SYSTEM = ("You translate ONE English instruction for a tracked robot "
          "with a gripper arm into a single JSON object "
          '{"commands":[...]} using actions: move, turn, stop, wait, '
          "grasp, release. Output ONLY the JSON object, no prose, no "
          'markdown. If the instruction is out of scope or nonsense, '
          'output {"commands": []}.')

tok = AutoTokenizer.from_pretrained("PATH_OR_REPO")
model = AutoModelForCausalLM.from_pretrained("PATH_OR_REPO",
                                             torch_dtype="auto",
                                             device_map="auto")

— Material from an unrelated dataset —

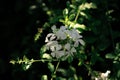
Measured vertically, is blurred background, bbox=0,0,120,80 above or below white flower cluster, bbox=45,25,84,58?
above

def translate(instruction: str) -> dict:
    user = SYSTEM + "\n\n---\nINSTRUCTION: " + instruction.strip()
    enc = tok.apply_chat_template(
        [{"role": "user", "content": user}],
        tokenize=True, add_generation_prompt=True,
        return_dict=True, return_tensors="pt").to(model.device)
    out = model.generate(**enc, max_new_tokens=160, do_sample=False)
    txt = tok.decode(out[0][enc["input_ids"].shape[1]:],
                     skip_special_tokens=True)
    i, j = txt.find("{"), txt.rfind("}")
    try:
        return json.loads(txt[i:j + 1])
    except Exception:
        return {"commands": []}  # safe fallback

print(translate("go forward 2 meters then turn left"))
# {"commands": [{"action": "move", "direction": "forward",
#   "distance_m": 2.0}, {"action": "turn", "direction": "left",
#   "angle_deg": 90}]}
print(translate("pick it up"))      # {"commands": [{"action": "grasp"}]}
print(translate("make me a coffee"))# {"commands": []}

Greedy decoding (do_sample=False). The model is ~99% schema-valid without constrained decoding; always keep the safe fallback.

Metrics (held-out val, 352 examples: locomotion + manipulation + OOD)

metric value
schema_valid_rate 0.991
exact_match_rate 0.943
action_seq_accuracy 0.980
ood_f1 0.857
task_success (MuJoCo, 40) 0.975

Training

Full fine-tuning (not LoRA) of unsloth/gemma-3-270m-it on ~3.5k synthetic instruction→JSON pairs (generated with 120B models, validated against a JSON Schema). fp32, Kaggle T4. Two phases: locomotion, then

  • arm (grasp/release). Details in the source repo (docs/).

Demo

demo.mp4 (in this repo) — ~1 min, two panes: left = command + model JSON output, right = the robot acting in MuJoCo (real model + real physics, not staged).

Limitations

  • No perception: the model can't target objects by name/color, only by discrete relative cell. Object resolution is spatial (controller grabs the nearest graspable body in the chosen cell).
  • English only. Single fixed gripper, minimal custom arm.
  • Designed for the accompanying controller/sim; raw JSON is meaningless without it.

License

Weights are a derivative of Google Gemma-3 — use is governed by the Gemma Terms of Use. Accompanying code is under its own license (see the source repository).